▶ [Passage provided]
I hit on the "WKRP in Cincinnati" reference above using my old 2018 IRC chat log notes. Today, I went to start watching broadcasts of The Simpsons again after a 25 year hiatus, and I found that just about a week after I made my screener on November 23rd, Fox aired a Simpsons episode on November 29th titled "The Road to Cincinnati" (S32E8). What a letdown.
That episode even has a character named 'Principal Duggans'. Other episode titles from Fox's Simpsons lineup: "Three Dreams Denied" (S32E7), "Sorry Not Sorry" (S32E9).. I didn't have the episode list. Not joking. Today I found the season 32 episode list on-line. Since season 9 and the movie in 2007, I'd been completely away from reading about or watching The Simpsons aside from the few loose ends below, because the reviews were so bad and I didn't want to invest in low quality capacity. Time out. I'm gonna have to add this one to the creepy coincedence file. There will be another post today about how to avoid stimulus runs if you are the target of something in media.

▶ [Material provided]
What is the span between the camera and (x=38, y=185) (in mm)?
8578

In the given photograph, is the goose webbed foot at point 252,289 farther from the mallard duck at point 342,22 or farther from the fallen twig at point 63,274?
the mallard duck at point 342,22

▶ [Task to complete] From the Simpsons post, extract the part that opens with the words containing "I hit on the" and closes with "What a letdown.". The data above has nothing to do with the Simpsons post.

▶ [Finished answer]
I hit on the "WKRP in Cincinnati" reference above using my old 2018 IRC chat log notes. Today, I went to start watching broadcasts of The Simpsons again after a 25 year hiatus, and I found that just about a week after I made my screener on November 23rd, Fox aired a Simpsons episode on November 29th titled "The Road to Cincinnati" (S32E8). What a letdown.